Dental amalgam in wastewater has been a concern for environmental regulators for more than 20 years. Amalgam separator requirements have been implemented in various jurisdictions nationwide over those two decades, largely in areas where mercury in lakes and bays is a concern – San Francisco Bay Area, Seattle area and Great Lakes region, for example.
It allowed the treatment plants in those areas to study the impact of the separators, which is significant enough to consider a nationwide amalgam separator requirement. Sanitation agencies also studied other sources of mercury to wastewater treatment plants and concluded that dental facilities are a large source. The ADA confirmed that finding in a separate study in 2005 that estimated that dental offices contributed 50 percent of the mercury entering wastewater treatment plants. While dental facilities are a large source of mercury to wastewater, environmental regulators recognize that they are not a major contributor of mercury to the environment in general.
The EPA agreed it was easier, more efficient and less expensive to capture the dental amalgam before the material left the facility than to try to capture it once it entered the sanitary sewer system.
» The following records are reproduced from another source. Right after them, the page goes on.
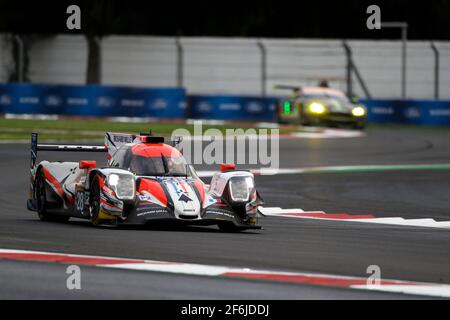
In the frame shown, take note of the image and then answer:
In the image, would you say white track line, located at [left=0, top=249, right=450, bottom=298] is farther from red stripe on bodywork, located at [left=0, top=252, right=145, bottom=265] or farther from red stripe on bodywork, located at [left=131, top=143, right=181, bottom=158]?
red stripe on bodywork, located at [left=131, top=143, right=181, bottom=158]

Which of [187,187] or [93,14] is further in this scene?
[93,14]

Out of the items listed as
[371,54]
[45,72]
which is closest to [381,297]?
[371,54]

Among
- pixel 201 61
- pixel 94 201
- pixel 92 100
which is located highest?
pixel 201 61

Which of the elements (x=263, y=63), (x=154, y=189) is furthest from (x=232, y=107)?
(x=154, y=189)

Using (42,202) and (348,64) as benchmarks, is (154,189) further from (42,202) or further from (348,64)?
(348,64)

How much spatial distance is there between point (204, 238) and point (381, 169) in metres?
12.4

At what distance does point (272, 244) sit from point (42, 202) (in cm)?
385

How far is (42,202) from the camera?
15.1 metres

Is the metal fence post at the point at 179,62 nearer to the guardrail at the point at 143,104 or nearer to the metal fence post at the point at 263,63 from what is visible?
the metal fence post at the point at 263,63

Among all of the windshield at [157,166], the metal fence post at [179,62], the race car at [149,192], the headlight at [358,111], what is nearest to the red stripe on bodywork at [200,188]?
the race car at [149,192]

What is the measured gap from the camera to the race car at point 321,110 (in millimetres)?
39281

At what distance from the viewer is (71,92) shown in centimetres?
4388

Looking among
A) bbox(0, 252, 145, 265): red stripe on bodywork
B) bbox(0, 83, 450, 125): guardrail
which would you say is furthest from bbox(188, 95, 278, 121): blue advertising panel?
bbox(0, 252, 145, 265): red stripe on bodywork

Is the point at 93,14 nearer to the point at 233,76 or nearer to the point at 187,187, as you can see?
the point at 233,76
The EPA also considered the addition of a requirement for “polishing,” a method involving ion exchange to remove dissolved mercury from wastewater. Although some amalgam separator manufacturers are considering the addition of the process to the equipment, the EPA chose not to require it for several reasons, including the lack of sufficient data on performance and that the technology is likely unavailable for many dental facilities due to inadequate space.
The EPA examined the characteristics of the dental industry and recognized that both the volume of wastewater discharged and the quantity of pollutants in the discharge on a per facility basis are significantly less than other industries for which the EPA has established “categorical pretreatment standards.” The EPA chose to exempt dental facilities from the oversight and reporting requirements associated with categorical pretreatment standards and, instead, established a performance-based standard.
How does the final rule differ from the 2014 proposed rule?
The requirements for dentistry in the 2014 rule are similar to what they are in the final rule. The significant difference between the two versions is the regulatory structure. The 2014 rule had more administrative requirements for dental facilities and required local agencies to implement a stringent program of inspections and penalties that would have increased resource needs for sanitation agencies and, likely, regulatory fees for dental facilities. CDA and the ADA advocated to the EPA for revisions to the proposed rule, published in 2014, with CDA calling for withdrawal of the rule to allow sanitation agencies, states and regions to “develop their own guidelines to use when developing and enforcing dental amalgam programs, which will allow for the appropriate response based on each local jurisdiction’s needs.” The final rule does not mandate inspections and allows sanitation agencies flexibility in enforcement.